直ぐにとはいかないまでもエンジン開発をダンマークの独力で行う必要がなくなる。
ブリストルからのライセンス生産という形で自国で生産できるだけで十分。
飛行機の設計開発は当然、複合的な技術が必要になります。
エンジン、降着機や操縦系の油圧、計器類や電装品、それらすべてを自国で賄えるような国力はダンマークには残念ながらない。
関連する研究を国有で実施したところで人材が足りず他国に先を越されることは明白だからです。

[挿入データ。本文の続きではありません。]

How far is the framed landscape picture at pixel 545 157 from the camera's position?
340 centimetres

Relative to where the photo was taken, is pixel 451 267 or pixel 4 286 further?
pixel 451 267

であれば機体開発のみに特化し、他の技術は機体開発に伴う特許と引き換えに外国から入手しライセンス生産する。
それがダンマークの戦略。
そのための第一歩がブリストルとの技術協力体制なわけです。
レーナ曰く、将来ヨーロッパ各国が協力して1つの飛行機を作るようになるとのことですから、それを先取りするわけです。
とはいえ、あまりドイツ帝国から物を購入するのはリスクが伴います…
ロシアも同じです。
そのあたりの外交的感覚をよりつけねばなりませんね。